*Requirement 1:*
Name every company or bank that the piece on the credit card ad mentions.
*Requirement 2:*
Copy the passage from the piece on the credit card ad starting with "The response to" and going on through "my credit limit?".
*Requirement 3:*
Please carry on the piece on the credit card ad after its last sentence.

══ Given text

Just when you thought that we might have moved on from the financial crisis with a modicum of self awareness, along comes this ad to interrupt my eBay auction watching. It is from the sub prime lender Provident Financial (via their Vanquis Bank) and aside from the irony of naming a credit card after the off balance sheet and offshore mortgage vehicle of Northern Rock, it reflects what I think a lot of financial services companies are thinking and feeling at the moment.
The response to the loss of trust and confidence in the institutions which produce and stand guard over our money (easy come easy go) is to explicitly claim qualities of solidity and resilience. The irony of the name aside, there is something deeper here about what role a credit card with a 34.9% APR is playing in 'building your credit rating'. I am waiting to see how they deliver their promise of starting slowly and building up my credit usage as a reward for good behaviour - the APR doesn't exactly shout confidence about the effectiveness of the bonds produced by that particular social exchange. Am I really being asked to (re)build my financial future on the rock solid foundations of my credit limit?
This approach contains some of the contradictions of other attempts to get people to conform to accepted norms of the consumer-driven economic system (such as workfare). My worth is calculated based on my ability to build up and pay off my debts on a regular basis (something which is fundamentally good for the consumer economy) and I am free to choose what those debts are used for. It is interesting to note that in the application process I am asked if I would like an upfront 'cash advance' which would seem a rather big "baby step" for someone who is supposed to be feeling their way into (or back into) the credit market.

════
══ Listed entries

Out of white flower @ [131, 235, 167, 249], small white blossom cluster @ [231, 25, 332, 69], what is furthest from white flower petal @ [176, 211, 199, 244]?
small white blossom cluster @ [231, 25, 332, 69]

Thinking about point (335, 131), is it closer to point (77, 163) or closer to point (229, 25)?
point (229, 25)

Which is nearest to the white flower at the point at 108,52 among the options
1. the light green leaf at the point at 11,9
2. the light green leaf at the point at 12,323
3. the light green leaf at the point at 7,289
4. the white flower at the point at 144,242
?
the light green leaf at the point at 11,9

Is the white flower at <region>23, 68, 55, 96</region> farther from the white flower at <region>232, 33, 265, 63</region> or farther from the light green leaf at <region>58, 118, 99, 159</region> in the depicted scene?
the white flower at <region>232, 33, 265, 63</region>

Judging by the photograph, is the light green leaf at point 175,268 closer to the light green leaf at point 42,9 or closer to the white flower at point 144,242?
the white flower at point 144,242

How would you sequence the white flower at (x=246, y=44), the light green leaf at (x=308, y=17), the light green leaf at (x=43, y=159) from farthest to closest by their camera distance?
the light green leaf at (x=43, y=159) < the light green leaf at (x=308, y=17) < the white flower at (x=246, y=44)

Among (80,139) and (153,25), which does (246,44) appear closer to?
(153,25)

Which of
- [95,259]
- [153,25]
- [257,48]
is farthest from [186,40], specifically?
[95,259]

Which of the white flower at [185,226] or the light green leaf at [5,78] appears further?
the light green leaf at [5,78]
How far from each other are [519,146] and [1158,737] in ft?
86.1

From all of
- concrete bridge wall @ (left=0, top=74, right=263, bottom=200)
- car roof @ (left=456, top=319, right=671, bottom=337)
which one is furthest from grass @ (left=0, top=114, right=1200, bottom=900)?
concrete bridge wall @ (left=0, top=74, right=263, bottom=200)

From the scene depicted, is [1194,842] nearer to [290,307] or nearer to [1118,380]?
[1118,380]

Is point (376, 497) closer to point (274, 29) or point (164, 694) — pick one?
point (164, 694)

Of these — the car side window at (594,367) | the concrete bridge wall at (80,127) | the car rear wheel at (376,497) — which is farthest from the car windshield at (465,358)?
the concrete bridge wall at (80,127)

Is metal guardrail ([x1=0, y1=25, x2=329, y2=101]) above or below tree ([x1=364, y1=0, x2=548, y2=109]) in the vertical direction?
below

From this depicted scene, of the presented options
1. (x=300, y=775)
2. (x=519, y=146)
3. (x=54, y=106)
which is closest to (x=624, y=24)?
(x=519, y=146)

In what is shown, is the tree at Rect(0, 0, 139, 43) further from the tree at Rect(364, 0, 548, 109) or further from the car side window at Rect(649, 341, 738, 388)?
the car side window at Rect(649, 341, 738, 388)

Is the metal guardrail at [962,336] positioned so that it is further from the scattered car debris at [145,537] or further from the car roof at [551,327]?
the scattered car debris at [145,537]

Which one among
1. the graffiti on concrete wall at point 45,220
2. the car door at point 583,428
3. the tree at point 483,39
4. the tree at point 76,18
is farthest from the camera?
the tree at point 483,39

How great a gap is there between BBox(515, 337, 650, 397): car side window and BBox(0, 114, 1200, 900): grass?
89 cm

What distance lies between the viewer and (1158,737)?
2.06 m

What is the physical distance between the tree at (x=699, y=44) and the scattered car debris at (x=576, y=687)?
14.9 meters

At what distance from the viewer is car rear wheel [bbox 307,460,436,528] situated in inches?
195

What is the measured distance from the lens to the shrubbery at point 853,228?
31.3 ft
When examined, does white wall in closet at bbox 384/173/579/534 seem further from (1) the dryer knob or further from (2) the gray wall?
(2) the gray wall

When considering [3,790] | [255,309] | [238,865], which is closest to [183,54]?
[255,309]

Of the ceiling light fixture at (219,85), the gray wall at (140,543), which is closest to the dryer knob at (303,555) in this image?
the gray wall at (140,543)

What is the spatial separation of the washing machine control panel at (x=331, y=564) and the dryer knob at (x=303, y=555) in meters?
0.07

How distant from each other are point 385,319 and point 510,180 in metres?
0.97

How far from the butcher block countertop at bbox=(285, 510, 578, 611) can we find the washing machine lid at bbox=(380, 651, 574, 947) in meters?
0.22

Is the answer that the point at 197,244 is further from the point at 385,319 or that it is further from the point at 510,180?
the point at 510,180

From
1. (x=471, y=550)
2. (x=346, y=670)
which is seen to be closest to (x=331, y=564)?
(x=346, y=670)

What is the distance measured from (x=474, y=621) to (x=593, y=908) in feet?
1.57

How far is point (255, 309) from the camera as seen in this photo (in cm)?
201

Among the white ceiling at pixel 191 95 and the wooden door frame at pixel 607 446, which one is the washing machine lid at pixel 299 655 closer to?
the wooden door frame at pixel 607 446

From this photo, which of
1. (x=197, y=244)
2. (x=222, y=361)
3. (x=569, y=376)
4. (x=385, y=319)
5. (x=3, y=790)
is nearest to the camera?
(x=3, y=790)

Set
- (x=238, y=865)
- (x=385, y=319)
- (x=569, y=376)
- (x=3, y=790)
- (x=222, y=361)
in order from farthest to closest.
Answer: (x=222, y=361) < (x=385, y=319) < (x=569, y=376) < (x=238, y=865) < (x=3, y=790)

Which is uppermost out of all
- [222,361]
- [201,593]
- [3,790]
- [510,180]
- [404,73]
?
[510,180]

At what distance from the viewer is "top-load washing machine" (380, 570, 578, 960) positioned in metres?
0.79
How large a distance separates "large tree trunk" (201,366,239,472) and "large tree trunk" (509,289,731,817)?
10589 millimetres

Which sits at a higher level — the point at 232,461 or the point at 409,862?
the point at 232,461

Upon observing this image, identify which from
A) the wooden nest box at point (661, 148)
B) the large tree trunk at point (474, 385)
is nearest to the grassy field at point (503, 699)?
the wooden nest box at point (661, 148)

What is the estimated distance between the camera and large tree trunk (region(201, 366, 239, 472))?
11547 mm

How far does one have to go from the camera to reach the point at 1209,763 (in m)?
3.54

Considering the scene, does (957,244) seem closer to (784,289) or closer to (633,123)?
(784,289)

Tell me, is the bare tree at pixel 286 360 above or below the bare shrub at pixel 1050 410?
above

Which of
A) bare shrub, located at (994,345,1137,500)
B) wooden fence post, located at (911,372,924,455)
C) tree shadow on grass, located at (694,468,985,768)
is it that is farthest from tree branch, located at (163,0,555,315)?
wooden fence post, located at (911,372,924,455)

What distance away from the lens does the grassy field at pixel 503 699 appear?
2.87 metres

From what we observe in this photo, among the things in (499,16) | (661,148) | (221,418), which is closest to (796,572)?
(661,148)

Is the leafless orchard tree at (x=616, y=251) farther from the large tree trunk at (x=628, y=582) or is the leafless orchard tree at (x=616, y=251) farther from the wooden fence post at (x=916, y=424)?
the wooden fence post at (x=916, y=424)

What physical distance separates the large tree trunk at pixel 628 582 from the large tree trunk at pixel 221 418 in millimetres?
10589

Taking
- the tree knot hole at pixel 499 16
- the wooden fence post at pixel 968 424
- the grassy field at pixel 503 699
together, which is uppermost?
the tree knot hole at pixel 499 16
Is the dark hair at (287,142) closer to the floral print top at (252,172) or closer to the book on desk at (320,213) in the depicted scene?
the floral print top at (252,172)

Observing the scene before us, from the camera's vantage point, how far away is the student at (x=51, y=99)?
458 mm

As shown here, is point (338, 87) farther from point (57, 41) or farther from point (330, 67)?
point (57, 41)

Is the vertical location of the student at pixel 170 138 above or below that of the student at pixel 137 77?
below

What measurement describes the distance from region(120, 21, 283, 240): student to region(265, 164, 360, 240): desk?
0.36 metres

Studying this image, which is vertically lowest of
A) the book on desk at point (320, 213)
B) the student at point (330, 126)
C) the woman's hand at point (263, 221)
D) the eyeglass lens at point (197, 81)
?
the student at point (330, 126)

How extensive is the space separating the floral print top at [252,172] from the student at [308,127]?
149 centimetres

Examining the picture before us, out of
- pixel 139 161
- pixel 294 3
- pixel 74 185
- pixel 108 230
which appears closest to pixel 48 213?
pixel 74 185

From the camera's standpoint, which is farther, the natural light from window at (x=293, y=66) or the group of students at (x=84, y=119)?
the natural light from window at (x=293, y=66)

════

*Exercise answer 1:*
eBay, Provident Financial, Vanquis Bank, Northern Rock

*Exercise answer 2:*
The response to the loss of trust and confidence in the institutions which produce and stand guard over our money (easy come easy go) is to explicitly claim qualities of solidity and resilience. The irony of the name aside, there is something deeper here about what role a credit card with a 34.9% APR is playing in 'building your credit rating'. I am waiting to see how they deliver their promise of starting slowly and building up my credit usage as a reward for good behaviour - the APR doesn't exactly shout confidence about the effectiveness of the bonds produced by that particular social exchange. Am I really being asked to (re)build my financial future on the rock solid foundations of my credit limit?

*Exercise answer 3:*
This comes back to examining the meaning of the 'age of austerity' in which we now live and the difference between "austerity" as a temporary phase of temperance of our natural desire to consume versus perhaps the "age of sustainability" which requires a complete change not only of the strategies and tactics of consumption but also a fundamental redrawing of the mechanisms by which we engage in social, economic and cultural production.
I don't believe that Mr Smith would have been quite so impressed if he had examined the processes of a modern industrial financial institution as opposed to the pin makers of Scotland. True one man on his own cannot make 10,000 pins, but it seems that financial institutions for all their claims of efficiency of allocating resources/capital are remarkably inefficient in the way that they build and sustain relationships with their customers. The individual decision makers on Zopa have arguably been more successful at lending in a recessionary climate than their mass market institutional peers. Financial institutions have been slow to react to the realities of the liquid modern life, seeing it more of a threat than an opportunity (hence why Zopa was launched by some refugees from a bank rather than coming out of some corporate innovation process).
As I have blogged ad infinitum, when you talk to people "inside", you are struck by how their cognitive and linguistic framework for understanding money has become increasingly inward looking and specialised. This creates a distance between themselves and their customers who appear to do and say things which don't make "common sense". I don't believe this is all a function of their current defensiveness about bonuses and bailouts, it is also a function of their desire to make money and the users of money behave in more 'rational' ways. It may well be 'rational' to conform to a system of credit rating which rewards you with more 'credit' based purely on your ability to pay it back not what you want to use it for (or who you really are) but that doesn't mean that it makes sense for me to do it.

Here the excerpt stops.